● **ACTION ITEM**
Among the lines below, the one containing "Comment porter: manteau" opens the range and the one containing "Taehyung is my" closes it. Print that range exactly, without the pictures.

● **INPUT DATA**

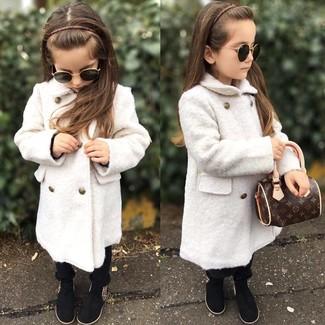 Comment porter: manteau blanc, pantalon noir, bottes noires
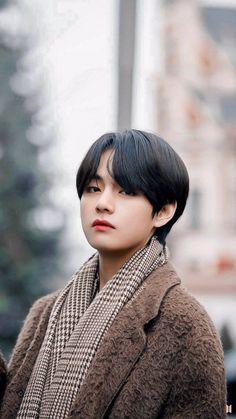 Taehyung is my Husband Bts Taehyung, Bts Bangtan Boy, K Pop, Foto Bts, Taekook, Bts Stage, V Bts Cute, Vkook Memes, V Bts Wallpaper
* * *
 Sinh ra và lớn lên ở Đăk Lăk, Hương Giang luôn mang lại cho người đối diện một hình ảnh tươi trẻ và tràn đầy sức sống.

● **SOLUTION TO THE PROBLEM**
 Comment porter: manteau blanc, pantalon noir, bottes noires
 Taehyung is my Husband Bts Taehyung, Bts Bangtan Boy, K Pop, Foto Bts, Taekook, Bts Stage, V Bts Cute, Vkook Memes, V Bts Wallpaper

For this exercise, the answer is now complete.